- **TUGAS ANDA**
Salin persis bagian ulasan film Moga Bunda Disayang Allah di bawah ini, mulai dari "Penceritaan film ini" sampai "menuju menit-menit terakhirnya.".

- **TEKS BACAAN**
********************

Sebuah 120 Menit yang sangat melelahkan dan menyiksa. Durasinya kelewat panjang dengan banyaknya adegan yang dibuat hanya untuk menyesaki durasi film ini. Kelewat bertele-tele dan tak ada sama sekali nyawa di setiap adegannya. Toh di setengah jam awalnya pun film ini sukses membuat saya sangat tidak betah di kursi bioskop. Berpikiran untuk walk out dari sebuah bioskop. Memang ini sebuah keputusan yang salah jika saya atau kalian ingin menonton film ini. Dengan poster yang cukup bagus, toh isi film ini pun kosong. Moga Bunda Disayang Allah menjadi sebuah pengalaman pahit di bioskop di catatan saya saat menyaksikan sebuah film Indonesia yang kelihatan berkualitas tapi nyatanya tidak.
Beruntung sekali tatanan sinematografi yang juga diarahkan langsung oleh Sutradaranya ini pun masih bisa membuat saya menikmati setiap adegan film yang di shoot dengan bagus. Dengan memperhatikan berbagai angle yang di shoot di dalam filmnya. Tapi, itu hanya beberapa adegan saja. Terkadang penggunaan Sinematografi indah itu tak tahu tempat. Dan akhirnya malah membuat mata tidak menangkap keindahan yang mereka maksudkan. Tapi akhirnya saya menikmati berbagai pergerakan kamera yang cukup dinamis di film ini. Maka sayang sekali, Sinematografi indah ini harus dibuang-buang di dalam film yang nyatanya tak mempunyai kualitas sama sekali. Lalu, Buat apa?
Penceritaan film ini pun terkesan jumpy dan juga kelewat lambat. Subplot-subplot kecil yang harusnya menjadi sebuah sampingan malah menjadi penganggu yang cukup signifikan bagi main plot film ini sendiri. Akhirnya main plot-nya sendiri pun diperhatikan hanya di 50 Menit terakhir film ini sendiri. Dan film ini kelihatan kualahan saat bertutur di setiap menitnya saat film ini mulai menuju menit-menit terakhirnya.
Dengan adegan opening yang cukup tak menggugah selera sama sekali. Tak ada cerita yang begitu jelas di awal film. Hanya adegan di laut dengan CGI ala kadarnya yang mungkin akan mengingatkan kita dengan Life Of Pi. Tetapi, adegan tersebut hanyalah adegan Life of Pi KW 3 yang bahkan tak bisa memberikan nyawanya. Kita tak bisa merasakan apa yang dirasakan oleh pemainnya. Semuanya serba datar tanpa ada penanganan khusus yang coba diberikan oleh Jose Poernomo agar filmnya bisa dinikmati. Benar-benar tidak ada usaha.

********************

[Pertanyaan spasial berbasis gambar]
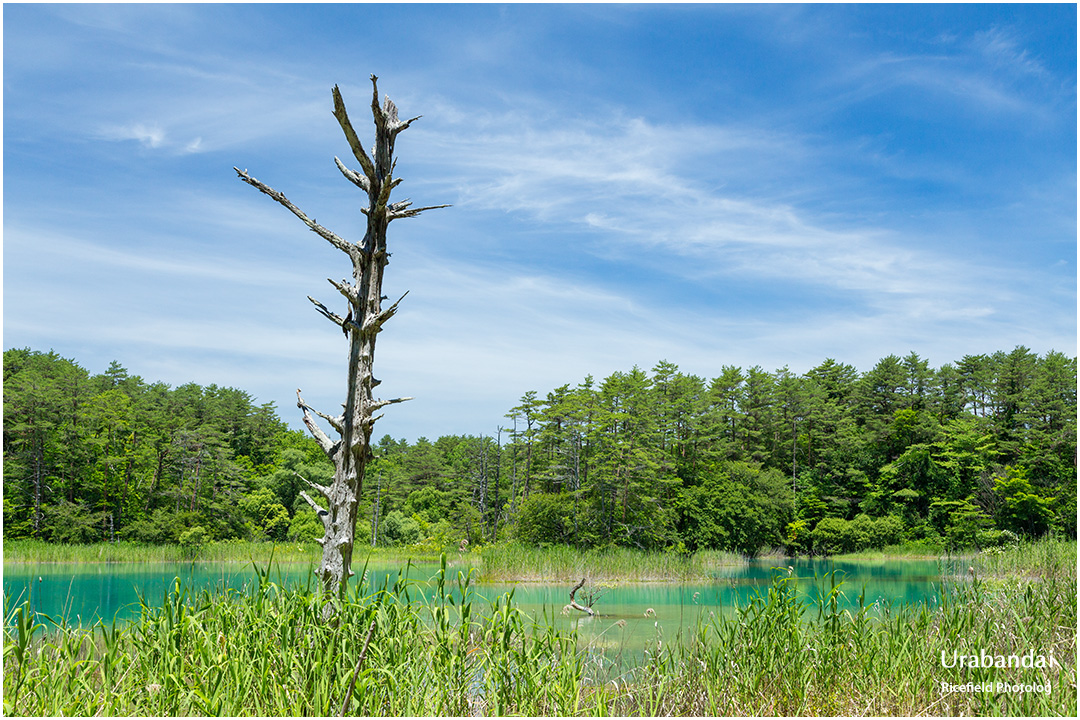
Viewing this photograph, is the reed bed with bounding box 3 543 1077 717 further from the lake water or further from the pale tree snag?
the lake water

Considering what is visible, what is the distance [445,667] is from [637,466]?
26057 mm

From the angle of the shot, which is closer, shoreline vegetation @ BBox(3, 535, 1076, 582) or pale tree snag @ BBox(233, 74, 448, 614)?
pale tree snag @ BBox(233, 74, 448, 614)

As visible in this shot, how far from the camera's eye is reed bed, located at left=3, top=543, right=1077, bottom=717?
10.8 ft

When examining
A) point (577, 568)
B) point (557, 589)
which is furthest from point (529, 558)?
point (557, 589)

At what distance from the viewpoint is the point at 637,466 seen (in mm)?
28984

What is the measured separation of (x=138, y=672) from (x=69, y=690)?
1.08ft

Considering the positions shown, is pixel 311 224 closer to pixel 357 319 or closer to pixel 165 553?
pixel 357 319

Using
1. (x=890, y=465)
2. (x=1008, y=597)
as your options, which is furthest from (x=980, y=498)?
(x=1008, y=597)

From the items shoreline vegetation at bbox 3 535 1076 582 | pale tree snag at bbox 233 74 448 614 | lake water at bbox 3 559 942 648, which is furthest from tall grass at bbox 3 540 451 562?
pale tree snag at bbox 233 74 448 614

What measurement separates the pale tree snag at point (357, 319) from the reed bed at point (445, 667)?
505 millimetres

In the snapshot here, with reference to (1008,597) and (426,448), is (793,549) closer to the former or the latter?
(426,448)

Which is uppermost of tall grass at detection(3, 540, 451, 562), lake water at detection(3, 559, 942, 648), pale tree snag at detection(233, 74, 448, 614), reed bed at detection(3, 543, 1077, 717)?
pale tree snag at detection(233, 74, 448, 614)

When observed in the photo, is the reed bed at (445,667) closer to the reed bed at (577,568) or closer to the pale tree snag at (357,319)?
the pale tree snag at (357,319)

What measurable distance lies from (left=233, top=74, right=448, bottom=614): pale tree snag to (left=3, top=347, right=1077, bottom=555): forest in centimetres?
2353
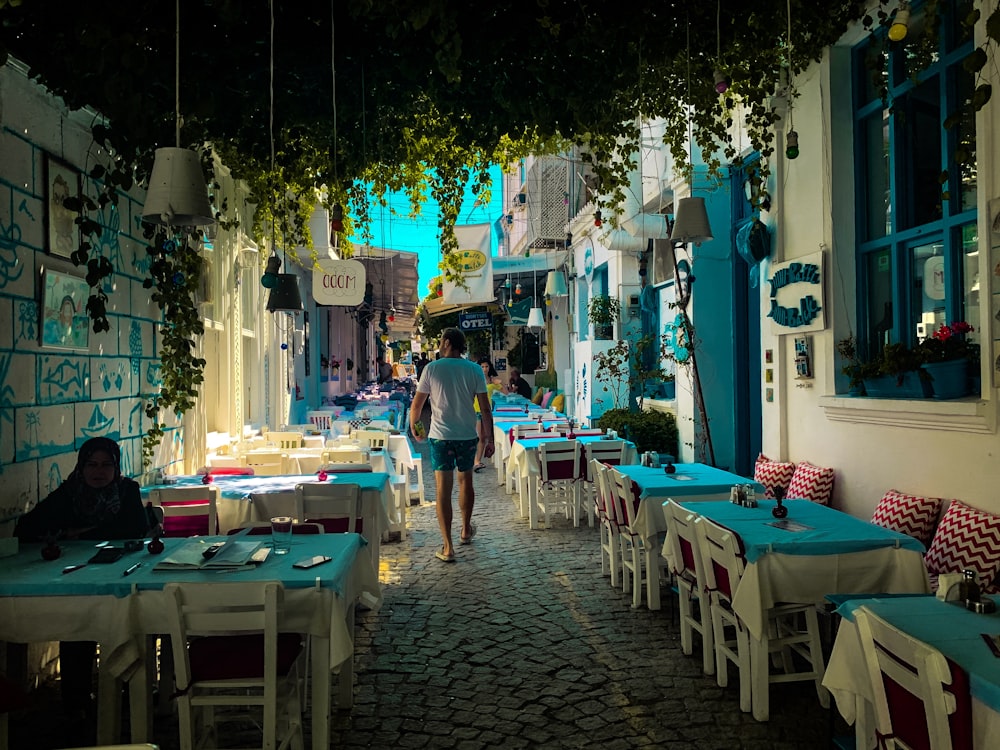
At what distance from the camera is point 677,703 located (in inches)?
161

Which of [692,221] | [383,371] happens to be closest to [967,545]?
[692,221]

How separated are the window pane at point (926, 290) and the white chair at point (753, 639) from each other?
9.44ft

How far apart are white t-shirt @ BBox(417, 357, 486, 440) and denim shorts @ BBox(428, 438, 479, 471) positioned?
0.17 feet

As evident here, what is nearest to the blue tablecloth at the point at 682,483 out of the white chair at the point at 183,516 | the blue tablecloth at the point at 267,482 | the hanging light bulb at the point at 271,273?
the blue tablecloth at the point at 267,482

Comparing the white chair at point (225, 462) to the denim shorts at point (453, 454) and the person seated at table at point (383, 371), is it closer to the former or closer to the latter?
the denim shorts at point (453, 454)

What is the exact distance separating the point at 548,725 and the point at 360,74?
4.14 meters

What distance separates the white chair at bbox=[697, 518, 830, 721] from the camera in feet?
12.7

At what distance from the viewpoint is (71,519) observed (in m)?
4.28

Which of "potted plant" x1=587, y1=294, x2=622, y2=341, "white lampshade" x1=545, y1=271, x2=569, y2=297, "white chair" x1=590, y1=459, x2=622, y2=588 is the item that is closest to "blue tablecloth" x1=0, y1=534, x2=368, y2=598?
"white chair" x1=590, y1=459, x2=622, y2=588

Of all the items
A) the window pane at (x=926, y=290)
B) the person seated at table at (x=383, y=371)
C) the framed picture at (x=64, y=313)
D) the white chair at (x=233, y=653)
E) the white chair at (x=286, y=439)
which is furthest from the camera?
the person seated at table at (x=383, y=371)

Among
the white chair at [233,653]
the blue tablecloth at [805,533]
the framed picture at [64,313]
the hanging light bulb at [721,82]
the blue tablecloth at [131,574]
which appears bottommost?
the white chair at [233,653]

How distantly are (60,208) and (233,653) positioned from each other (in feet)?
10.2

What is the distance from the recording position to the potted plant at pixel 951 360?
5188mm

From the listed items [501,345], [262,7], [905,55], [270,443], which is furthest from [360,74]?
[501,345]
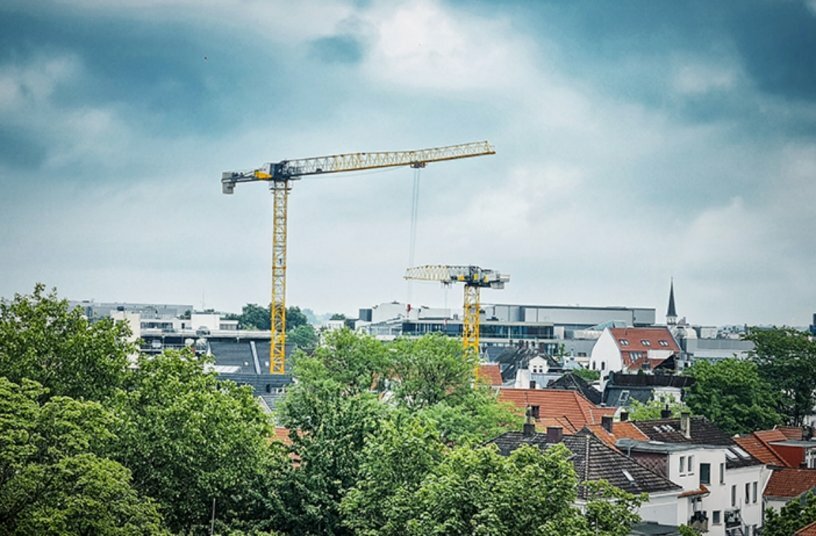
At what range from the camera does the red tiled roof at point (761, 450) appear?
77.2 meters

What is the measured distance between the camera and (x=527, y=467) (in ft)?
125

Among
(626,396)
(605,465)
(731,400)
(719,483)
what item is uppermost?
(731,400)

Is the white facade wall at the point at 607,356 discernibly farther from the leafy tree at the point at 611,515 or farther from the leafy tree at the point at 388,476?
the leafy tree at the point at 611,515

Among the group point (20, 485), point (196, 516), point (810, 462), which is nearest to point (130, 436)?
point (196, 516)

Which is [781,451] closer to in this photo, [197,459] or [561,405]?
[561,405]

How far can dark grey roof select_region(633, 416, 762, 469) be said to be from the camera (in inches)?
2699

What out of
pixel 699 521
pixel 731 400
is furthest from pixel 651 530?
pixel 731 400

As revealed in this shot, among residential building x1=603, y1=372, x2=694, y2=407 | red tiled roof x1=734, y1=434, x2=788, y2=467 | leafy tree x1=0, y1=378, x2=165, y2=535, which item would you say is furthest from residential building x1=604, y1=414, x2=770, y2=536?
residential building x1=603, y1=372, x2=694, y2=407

********************

- **HASIL AKHIR**
Penceritaan film ini pun terkesan jumpy dan juga kelewat lambat. Subplot-subplot kecil yang harusnya menjadi sebuah sampingan malah menjadi penganggu yang cukup signifikan bagi main plot film ini sendiri. Akhirnya main plot-nya sendiri pun diperhatikan hanya di 50 Menit terakhir film ini sendiri. Dan film ini kelihatan kualahan saat bertutur di setiap menitnya saat film ini mulai menuju menit-menit terakhirnya.